All I mention above are new season, I dont know this all new season TV Shows are release in India or not.


----------



## mrintech (Nov 25, 2008)

*Go for Heroes*

*i37.tinypic.com/2q8yc1x.jpg

*en.wikipedia.org/wiki/Heroes_(TV_series)


----------



## ratedrsuperstar (Nov 25, 2008)

PB pwns Heroes.How can anyone compare T-Bag's acting in Season 2 to anyone in those shows.

imo t-bag>joker

since most of u (still!!!)like friends.how i met.... should be gr8 for u.

btw Jay Leno(headlines) is awesome.been watching leno for 3 yrs now


----------



## cynosure (Nov 25, 2008)

BRO, you got to see How i met your mother, its AWESOME. 

I have seen a couple of episodes of seinfeld on TV. They're good.

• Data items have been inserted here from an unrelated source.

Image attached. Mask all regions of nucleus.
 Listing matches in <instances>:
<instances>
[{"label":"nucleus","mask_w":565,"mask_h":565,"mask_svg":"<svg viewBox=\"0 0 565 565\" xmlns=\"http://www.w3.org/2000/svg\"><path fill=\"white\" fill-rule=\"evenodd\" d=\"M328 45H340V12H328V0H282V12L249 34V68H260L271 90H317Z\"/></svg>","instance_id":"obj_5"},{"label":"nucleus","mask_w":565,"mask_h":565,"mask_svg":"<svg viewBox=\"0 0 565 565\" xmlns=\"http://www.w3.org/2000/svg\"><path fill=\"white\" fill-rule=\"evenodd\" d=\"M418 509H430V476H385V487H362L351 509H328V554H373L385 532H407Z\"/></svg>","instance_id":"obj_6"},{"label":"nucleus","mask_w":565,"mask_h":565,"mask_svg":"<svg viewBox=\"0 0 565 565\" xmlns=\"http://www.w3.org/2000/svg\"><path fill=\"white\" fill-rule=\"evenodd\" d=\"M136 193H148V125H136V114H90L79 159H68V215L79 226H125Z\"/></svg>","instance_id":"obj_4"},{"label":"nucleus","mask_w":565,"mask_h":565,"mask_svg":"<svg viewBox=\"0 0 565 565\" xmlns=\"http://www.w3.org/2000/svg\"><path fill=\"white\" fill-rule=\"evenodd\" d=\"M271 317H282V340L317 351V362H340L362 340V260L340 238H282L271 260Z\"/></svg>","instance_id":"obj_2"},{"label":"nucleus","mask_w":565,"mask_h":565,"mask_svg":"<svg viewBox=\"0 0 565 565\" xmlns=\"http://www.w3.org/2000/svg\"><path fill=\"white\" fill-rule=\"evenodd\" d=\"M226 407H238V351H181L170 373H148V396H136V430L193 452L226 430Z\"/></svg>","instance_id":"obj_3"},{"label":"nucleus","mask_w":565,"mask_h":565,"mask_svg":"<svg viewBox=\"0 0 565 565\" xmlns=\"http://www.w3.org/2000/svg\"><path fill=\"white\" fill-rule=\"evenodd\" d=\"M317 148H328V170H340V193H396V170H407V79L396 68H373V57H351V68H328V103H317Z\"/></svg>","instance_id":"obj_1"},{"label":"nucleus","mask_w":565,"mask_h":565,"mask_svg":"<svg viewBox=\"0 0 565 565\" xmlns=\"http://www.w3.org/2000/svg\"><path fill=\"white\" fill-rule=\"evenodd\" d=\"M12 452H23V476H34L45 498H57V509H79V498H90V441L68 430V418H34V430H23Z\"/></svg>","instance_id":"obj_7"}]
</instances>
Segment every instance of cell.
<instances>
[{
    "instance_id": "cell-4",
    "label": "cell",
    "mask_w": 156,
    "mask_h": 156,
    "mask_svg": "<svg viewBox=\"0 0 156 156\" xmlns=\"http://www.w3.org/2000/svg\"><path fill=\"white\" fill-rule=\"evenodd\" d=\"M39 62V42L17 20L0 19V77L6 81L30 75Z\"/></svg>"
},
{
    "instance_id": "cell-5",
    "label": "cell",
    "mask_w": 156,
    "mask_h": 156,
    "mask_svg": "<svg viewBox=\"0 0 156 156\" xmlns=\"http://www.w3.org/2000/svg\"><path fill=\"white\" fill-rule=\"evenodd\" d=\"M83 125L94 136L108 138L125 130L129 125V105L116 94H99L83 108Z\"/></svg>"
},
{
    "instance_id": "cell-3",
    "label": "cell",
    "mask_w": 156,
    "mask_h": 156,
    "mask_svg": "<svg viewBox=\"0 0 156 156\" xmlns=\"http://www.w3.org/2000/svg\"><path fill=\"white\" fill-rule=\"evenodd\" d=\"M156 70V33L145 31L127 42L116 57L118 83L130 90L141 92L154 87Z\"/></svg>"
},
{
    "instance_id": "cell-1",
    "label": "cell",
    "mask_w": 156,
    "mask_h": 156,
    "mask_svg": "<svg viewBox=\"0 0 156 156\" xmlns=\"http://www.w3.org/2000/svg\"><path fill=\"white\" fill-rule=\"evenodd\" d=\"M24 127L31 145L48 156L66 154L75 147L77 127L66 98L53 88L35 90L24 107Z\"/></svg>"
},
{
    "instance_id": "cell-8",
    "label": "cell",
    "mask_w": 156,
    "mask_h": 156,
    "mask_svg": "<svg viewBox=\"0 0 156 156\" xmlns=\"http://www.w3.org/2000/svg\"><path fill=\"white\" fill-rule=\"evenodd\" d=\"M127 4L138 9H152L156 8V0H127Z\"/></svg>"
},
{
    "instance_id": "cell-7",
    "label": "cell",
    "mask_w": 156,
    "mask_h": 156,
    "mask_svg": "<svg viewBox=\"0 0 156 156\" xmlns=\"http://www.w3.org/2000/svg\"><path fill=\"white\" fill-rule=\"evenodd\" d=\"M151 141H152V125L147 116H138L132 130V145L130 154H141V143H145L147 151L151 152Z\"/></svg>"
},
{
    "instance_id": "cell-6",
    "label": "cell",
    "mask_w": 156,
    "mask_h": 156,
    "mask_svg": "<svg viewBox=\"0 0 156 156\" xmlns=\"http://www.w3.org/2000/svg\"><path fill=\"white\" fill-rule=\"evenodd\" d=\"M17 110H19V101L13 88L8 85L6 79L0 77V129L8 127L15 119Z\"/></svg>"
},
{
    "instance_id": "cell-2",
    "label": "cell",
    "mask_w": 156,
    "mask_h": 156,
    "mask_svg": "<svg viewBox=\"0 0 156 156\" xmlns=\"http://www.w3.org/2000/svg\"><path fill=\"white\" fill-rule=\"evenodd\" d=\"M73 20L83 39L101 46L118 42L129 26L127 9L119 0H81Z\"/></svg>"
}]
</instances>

And if you like animations then go for southpark, Ive only seen last 3 seasons but they were great.


----------



## anispace (Nov 27, 2008)

ratedrsuperstar said:


> PB pwns Heroes.How can anyone compare T-Bag's acting in Season 2 to anyone in those shows.
> 
> imo t-bag>joker




yup Prison Break pawns Heroes. Totally lost interest in Heroes after season 1.


----------



## mrintech (Nov 27, 2008)

I like Heores over PB


----------



## anispace (Nov 28, 2008)

he..he.. can see that from your avatar Mr. Peter Petrelli.


----------



## indiapavan (Nov 28, 2008)

I somewhat don't like all these overly hyped TV shows. Other than F.R.I.E.N.D.S I used to watch The 3rd rock from the Sun and I still watch The Simpsons.


----------



## harish619 (Nov 28, 2008)

My name is earl.
Prison break.
Numb3rs
top gear(not a tv series but a good show bout cars)


----------



## ilugd (Nov 28, 2008)

aaaah. I love FRIENDS too. 

Other than that I like seinfeld. Kinda goofy humor too.


----------